▶ [Information provided]:
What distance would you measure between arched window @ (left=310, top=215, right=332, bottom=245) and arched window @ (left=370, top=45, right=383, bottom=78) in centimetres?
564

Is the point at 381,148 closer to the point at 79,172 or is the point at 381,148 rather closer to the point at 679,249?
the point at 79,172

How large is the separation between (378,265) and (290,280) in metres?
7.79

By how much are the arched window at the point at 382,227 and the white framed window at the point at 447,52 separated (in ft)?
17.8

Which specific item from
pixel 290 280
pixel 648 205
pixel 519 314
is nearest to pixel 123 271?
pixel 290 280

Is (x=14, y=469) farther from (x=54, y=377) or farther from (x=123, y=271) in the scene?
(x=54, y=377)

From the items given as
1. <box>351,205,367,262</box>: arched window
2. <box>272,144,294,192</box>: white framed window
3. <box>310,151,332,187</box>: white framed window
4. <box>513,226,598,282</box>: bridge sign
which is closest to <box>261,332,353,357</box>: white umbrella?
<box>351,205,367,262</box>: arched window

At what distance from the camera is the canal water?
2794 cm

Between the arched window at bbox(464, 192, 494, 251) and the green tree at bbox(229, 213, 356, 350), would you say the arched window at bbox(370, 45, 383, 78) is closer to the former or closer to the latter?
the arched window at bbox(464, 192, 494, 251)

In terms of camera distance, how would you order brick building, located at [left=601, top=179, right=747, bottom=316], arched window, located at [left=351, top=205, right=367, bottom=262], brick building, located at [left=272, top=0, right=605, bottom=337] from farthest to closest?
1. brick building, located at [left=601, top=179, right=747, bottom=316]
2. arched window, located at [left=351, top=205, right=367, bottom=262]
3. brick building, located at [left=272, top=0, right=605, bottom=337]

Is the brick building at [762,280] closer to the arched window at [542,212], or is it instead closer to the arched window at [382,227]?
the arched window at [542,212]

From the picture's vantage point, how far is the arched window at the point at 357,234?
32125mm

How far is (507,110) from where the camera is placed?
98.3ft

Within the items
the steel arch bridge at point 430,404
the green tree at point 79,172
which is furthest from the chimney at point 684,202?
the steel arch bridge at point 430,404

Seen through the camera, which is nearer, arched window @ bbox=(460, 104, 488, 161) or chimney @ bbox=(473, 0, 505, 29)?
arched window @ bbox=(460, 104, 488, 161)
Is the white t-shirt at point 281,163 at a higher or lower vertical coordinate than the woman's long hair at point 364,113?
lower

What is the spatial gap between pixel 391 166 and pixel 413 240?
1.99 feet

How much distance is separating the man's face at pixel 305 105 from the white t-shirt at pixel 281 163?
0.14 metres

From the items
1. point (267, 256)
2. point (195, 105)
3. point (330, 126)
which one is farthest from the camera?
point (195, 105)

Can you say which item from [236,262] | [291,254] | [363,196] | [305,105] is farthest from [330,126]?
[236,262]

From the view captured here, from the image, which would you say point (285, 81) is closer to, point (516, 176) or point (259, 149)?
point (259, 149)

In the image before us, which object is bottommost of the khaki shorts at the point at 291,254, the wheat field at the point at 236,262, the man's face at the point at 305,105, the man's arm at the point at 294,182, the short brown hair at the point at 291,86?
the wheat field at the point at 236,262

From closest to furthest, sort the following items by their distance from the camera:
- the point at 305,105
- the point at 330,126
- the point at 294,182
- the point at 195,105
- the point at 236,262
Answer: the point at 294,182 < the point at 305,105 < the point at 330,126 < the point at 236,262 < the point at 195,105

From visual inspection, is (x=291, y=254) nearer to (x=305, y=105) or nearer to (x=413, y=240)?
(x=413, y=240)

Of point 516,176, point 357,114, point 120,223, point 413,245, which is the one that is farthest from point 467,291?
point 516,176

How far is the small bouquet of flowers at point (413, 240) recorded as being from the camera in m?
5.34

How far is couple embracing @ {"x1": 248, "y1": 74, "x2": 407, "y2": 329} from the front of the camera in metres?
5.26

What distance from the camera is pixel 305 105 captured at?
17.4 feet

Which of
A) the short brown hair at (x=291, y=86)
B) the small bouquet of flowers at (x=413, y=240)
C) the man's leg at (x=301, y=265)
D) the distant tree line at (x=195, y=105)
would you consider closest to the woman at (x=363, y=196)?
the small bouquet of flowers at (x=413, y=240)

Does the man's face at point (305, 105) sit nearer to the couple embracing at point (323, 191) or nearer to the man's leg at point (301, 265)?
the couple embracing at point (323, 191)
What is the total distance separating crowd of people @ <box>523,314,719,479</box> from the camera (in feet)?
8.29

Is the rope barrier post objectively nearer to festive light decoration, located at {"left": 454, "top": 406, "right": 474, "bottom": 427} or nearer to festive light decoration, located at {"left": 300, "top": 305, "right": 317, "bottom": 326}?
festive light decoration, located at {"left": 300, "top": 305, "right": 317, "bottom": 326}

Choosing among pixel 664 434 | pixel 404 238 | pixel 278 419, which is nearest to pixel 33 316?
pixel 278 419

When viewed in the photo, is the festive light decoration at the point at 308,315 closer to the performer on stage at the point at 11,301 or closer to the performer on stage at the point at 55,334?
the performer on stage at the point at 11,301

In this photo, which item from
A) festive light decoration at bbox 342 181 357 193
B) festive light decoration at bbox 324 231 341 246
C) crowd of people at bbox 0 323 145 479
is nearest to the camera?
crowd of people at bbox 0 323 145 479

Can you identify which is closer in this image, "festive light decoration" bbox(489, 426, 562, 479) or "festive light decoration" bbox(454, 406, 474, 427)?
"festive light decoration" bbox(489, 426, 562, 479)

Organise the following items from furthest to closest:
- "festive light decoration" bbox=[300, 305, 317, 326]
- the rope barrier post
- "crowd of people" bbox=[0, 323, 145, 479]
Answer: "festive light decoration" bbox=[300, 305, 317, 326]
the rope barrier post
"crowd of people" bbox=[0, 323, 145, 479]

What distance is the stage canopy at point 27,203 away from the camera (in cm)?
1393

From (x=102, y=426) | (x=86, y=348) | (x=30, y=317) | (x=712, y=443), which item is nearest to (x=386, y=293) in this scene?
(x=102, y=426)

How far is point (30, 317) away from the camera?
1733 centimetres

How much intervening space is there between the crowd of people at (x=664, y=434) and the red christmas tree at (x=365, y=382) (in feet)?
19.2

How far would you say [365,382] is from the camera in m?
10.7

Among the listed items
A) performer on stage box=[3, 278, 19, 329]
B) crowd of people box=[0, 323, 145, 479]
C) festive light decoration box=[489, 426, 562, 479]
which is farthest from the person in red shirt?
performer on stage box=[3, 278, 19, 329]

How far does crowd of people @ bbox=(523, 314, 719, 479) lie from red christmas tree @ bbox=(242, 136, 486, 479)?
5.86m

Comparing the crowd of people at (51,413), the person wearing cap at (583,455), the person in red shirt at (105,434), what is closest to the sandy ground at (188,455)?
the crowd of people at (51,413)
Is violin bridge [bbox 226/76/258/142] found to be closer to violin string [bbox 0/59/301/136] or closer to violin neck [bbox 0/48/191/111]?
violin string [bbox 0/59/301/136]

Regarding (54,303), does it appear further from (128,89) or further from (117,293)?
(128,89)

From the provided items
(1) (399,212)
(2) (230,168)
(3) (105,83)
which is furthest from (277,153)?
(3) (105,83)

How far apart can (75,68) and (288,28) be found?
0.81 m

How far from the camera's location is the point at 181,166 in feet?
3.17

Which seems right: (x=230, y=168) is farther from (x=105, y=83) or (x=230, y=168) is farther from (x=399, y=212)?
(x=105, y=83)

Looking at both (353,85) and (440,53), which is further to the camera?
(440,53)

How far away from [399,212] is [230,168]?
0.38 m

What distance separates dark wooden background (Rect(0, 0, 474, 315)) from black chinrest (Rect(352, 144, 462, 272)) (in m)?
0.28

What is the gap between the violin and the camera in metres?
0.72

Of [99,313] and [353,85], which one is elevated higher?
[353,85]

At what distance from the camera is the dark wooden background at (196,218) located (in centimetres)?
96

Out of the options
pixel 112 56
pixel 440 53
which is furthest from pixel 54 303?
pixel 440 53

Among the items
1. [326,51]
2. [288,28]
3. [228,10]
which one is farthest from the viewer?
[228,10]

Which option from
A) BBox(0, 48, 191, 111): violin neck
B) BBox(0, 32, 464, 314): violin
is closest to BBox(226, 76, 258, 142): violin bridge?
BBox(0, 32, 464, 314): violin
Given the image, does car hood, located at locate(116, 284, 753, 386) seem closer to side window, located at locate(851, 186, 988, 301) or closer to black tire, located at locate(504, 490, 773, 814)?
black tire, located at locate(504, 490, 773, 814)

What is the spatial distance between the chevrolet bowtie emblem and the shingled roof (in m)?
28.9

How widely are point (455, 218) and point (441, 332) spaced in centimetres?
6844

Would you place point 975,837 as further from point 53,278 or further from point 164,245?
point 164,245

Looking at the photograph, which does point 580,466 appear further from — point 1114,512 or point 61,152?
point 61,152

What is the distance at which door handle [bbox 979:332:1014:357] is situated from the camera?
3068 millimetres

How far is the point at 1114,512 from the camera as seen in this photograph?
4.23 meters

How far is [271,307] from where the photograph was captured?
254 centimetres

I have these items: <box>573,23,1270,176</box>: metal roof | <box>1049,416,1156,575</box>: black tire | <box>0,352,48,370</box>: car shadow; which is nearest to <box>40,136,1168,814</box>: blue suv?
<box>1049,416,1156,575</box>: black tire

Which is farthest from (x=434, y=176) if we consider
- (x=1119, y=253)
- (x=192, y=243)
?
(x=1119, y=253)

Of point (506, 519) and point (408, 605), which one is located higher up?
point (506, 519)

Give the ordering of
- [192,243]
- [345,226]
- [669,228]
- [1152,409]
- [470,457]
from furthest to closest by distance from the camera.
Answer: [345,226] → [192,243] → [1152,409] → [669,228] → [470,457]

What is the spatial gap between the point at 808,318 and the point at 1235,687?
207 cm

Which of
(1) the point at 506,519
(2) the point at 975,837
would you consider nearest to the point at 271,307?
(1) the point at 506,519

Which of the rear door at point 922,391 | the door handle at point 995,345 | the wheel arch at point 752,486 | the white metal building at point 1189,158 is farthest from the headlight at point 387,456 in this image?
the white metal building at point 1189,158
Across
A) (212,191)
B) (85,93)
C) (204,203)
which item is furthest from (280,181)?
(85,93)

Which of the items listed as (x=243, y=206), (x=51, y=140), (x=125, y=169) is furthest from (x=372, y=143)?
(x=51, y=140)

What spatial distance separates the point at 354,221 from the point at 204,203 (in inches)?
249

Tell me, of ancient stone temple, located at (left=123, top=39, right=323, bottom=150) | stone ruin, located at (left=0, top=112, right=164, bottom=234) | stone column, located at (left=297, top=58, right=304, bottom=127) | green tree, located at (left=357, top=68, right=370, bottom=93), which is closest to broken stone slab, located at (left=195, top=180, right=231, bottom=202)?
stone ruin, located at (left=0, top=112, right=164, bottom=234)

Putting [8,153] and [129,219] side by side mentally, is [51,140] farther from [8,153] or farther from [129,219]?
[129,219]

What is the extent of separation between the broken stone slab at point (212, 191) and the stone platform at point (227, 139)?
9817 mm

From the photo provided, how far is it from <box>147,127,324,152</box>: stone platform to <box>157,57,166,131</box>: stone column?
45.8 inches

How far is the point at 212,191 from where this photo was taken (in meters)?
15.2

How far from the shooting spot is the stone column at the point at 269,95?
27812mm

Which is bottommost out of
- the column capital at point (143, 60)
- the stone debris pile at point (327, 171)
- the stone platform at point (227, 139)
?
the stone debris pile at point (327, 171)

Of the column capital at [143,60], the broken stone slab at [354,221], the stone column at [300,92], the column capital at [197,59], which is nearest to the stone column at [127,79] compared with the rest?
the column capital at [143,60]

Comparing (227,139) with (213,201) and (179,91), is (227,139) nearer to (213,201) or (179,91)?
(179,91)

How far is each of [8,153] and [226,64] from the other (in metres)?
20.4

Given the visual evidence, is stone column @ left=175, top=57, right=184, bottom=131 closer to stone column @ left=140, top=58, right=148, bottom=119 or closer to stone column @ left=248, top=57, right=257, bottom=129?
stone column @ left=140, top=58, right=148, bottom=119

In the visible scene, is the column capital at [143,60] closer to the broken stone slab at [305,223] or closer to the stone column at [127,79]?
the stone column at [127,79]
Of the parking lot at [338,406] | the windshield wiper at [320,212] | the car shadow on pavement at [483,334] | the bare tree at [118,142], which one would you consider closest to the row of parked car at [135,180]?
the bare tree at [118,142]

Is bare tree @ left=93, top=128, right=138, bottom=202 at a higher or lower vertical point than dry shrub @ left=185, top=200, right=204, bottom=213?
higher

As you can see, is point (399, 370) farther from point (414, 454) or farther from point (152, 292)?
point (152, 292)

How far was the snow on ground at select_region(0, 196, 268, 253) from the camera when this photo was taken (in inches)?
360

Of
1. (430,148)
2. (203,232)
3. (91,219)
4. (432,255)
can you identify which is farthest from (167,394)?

▶ [Problem statement]: Reproduce verbatim everything from the line containing "How far was" down to the final line of the material above, including both of those lines.

▶ [Solution to this exercise]:
How far was the snow on ground at select_region(0, 196, 268, 253) from the camera when this photo was taken (in inches)?
360

Of
1. (430,148)
2. (203,232)
3. (91,219)
4. (432,255)
can you identify which is farthest from (167,394)?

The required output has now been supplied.